• _INSTRUCTIONS TO FOLLOW_: Begin at the line that contains "How far is cabinet" and repeat every line from there to the end of the records below, inclusive, without adding any other line.

• _SOURCE MATERIAL_:

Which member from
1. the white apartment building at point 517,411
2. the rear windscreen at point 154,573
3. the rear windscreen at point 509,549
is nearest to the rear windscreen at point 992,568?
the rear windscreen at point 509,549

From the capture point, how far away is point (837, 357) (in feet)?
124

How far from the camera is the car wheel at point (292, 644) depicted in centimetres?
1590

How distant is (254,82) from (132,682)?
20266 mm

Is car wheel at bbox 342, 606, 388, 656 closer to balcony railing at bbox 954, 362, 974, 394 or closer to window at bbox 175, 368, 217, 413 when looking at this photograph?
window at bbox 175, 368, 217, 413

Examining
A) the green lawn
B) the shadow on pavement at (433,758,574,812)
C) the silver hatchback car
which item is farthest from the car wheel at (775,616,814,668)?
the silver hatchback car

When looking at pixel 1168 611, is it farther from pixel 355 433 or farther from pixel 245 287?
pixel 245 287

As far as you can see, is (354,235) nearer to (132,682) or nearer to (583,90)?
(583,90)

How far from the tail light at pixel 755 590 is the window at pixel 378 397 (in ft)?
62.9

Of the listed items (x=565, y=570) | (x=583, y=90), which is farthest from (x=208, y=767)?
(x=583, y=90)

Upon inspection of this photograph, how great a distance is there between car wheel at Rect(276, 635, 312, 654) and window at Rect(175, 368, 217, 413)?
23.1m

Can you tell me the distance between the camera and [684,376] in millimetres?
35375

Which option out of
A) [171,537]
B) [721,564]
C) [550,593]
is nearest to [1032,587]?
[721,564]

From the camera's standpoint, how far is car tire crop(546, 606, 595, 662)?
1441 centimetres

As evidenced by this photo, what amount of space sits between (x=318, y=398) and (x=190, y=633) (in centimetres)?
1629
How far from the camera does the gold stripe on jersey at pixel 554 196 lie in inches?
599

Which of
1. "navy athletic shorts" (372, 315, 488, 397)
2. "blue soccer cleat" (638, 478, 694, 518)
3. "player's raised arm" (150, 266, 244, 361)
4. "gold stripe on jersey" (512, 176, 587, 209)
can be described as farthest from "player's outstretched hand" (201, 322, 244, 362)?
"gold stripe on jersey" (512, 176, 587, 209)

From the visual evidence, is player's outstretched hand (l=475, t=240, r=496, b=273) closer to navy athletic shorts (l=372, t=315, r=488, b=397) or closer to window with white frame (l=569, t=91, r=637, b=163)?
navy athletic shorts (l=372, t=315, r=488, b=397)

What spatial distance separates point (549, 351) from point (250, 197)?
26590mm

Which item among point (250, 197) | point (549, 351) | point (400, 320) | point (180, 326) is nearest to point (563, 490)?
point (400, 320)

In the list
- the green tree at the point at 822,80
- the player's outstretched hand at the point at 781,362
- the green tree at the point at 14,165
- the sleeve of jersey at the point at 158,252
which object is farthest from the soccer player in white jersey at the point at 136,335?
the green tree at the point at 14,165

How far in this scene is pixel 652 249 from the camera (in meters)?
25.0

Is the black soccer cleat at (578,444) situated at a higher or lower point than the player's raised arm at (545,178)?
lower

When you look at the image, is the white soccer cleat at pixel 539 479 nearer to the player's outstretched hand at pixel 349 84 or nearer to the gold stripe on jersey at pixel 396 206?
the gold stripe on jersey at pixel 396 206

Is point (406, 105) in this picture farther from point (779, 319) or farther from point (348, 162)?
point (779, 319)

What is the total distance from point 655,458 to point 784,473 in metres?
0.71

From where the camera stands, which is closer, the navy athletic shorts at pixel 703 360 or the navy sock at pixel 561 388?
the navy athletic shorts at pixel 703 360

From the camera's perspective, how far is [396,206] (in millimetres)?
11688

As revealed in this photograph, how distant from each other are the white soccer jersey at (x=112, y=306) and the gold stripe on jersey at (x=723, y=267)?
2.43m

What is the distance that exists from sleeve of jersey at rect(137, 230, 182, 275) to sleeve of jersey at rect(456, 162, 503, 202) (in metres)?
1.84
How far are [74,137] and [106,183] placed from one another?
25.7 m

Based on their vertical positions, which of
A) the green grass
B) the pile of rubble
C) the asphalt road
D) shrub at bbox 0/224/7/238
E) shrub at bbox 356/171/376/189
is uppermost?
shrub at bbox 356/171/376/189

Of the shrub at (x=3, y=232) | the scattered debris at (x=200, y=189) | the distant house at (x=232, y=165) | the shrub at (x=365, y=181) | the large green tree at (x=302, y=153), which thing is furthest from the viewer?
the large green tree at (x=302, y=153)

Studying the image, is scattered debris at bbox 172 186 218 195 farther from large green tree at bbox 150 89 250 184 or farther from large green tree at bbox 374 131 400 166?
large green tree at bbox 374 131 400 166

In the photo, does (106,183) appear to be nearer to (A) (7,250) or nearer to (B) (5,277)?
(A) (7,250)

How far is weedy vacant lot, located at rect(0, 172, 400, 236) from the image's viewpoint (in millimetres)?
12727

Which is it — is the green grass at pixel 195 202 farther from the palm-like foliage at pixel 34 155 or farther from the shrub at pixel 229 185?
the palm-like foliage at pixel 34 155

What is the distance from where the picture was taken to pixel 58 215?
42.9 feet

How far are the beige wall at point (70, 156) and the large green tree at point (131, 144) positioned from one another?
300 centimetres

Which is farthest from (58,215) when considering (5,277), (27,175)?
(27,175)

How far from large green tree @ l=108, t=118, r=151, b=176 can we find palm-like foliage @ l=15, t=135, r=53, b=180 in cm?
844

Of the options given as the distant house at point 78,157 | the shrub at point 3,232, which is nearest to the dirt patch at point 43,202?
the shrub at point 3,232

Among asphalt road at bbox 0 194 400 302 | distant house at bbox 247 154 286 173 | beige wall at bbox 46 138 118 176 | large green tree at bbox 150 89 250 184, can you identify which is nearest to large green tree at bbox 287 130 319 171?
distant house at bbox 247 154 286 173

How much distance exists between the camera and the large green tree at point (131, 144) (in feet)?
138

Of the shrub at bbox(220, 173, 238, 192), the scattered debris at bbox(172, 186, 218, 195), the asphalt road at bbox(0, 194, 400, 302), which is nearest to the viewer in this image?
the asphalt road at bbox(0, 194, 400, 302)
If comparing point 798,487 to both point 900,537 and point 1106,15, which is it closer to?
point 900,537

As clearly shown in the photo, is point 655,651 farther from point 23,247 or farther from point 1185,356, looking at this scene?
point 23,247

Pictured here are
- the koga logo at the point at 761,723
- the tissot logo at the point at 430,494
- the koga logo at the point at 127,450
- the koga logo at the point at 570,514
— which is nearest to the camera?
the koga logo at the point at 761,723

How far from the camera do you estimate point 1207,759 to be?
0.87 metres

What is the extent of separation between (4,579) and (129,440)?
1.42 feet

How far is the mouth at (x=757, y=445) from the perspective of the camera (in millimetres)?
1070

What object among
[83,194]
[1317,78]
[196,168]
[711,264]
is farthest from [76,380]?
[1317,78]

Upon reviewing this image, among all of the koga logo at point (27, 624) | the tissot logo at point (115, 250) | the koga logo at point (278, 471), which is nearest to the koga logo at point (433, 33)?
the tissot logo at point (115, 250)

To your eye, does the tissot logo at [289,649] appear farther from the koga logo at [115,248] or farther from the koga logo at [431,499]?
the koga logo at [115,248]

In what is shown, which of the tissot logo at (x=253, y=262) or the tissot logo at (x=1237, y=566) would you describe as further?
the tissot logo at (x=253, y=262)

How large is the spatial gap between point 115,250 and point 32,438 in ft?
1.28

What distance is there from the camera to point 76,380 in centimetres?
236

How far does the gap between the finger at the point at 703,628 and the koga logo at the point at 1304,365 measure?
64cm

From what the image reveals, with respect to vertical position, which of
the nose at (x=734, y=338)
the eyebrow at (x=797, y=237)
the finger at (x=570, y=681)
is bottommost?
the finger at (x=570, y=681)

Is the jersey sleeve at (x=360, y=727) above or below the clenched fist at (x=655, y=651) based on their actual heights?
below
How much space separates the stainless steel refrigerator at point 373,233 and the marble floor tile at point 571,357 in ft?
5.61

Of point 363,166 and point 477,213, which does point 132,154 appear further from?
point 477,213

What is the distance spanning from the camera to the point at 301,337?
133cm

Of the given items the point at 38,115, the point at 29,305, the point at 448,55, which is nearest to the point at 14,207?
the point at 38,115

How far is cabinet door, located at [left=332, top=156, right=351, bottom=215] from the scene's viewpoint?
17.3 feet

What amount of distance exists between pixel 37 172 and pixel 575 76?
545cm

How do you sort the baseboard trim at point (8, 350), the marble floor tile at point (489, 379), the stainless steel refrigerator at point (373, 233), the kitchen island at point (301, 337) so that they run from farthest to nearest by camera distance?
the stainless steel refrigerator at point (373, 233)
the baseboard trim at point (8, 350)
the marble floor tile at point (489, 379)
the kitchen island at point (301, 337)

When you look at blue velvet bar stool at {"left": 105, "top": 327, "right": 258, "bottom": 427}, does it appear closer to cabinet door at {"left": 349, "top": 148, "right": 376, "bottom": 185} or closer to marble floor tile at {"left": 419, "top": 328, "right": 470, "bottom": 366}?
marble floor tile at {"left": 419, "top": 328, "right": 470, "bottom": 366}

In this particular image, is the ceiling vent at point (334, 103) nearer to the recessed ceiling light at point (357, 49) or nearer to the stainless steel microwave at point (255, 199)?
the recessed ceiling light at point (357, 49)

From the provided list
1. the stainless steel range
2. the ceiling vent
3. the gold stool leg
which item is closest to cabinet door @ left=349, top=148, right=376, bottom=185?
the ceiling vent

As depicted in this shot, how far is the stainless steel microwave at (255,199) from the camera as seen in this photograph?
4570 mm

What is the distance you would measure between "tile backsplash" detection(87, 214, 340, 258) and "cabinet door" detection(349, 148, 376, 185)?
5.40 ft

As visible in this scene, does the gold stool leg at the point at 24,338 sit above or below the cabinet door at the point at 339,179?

• _SOLUTION FOR THIS PROBLEM_:
How far is cabinet door, located at [left=332, top=156, right=351, bottom=215] from the scene's viewpoint?
17.3 feet

What amount of distance exists between pixel 37 172 and pixel 575 76?
545cm

How do you sort the baseboard trim at point (8, 350), the marble floor tile at point (489, 379), the stainless steel refrigerator at point (373, 233), the kitchen island at point (301, 337) so that they run from farthest to nearest by camera distance?
the stainless steel refrigerator at point (373, 233)
the baseboard trim at point (8, 350)
the marble floor tile at point (489, 379)
the kitchen island at point (301, 337)

When you look at blue velvet bar stool at {"left": 105, "top": 327, "right": 258, "bottom": 427}, does it appear closer to cabinet door at {"left": 349, "top": 148, "right": 376, "bottom": 185} or closer to marble floor tile at {"left": 419, "top": 328, "right": 470, "bottom": 366}?
marble floor tile at {"left": 419, "top": 328, "right": 470, "bottom": 366}

In this particular image, is the ceiling vent at point (334, 103) nearer to the recessed ceiling light at point (357, 49) or nearer to the stainless steel microwave at point (255, 199)?
the recessed ceiling light at point (357, 49)

From the provided list
1. the stainless steel range
2. the ceiling vent
3. the gold stool leg
which item is closest to cabinet door @ left=349, top=148, right=376, bottom=185?
the ceiling vent

As depicted in this shot, how far is the stainless steel microwave at (255,199) from the camera as seen in this photograph?
4570 mm

What is the distance you would measure between "tile backsplash" detection(87, 214, 340, 258) and "cabinet door" detection(349, 148, 376, 185)?
5.40 ft

As visible in this scene, does the gold stool leg at the point at 24,338 sit above or below the cabinet door at the point at 339,179?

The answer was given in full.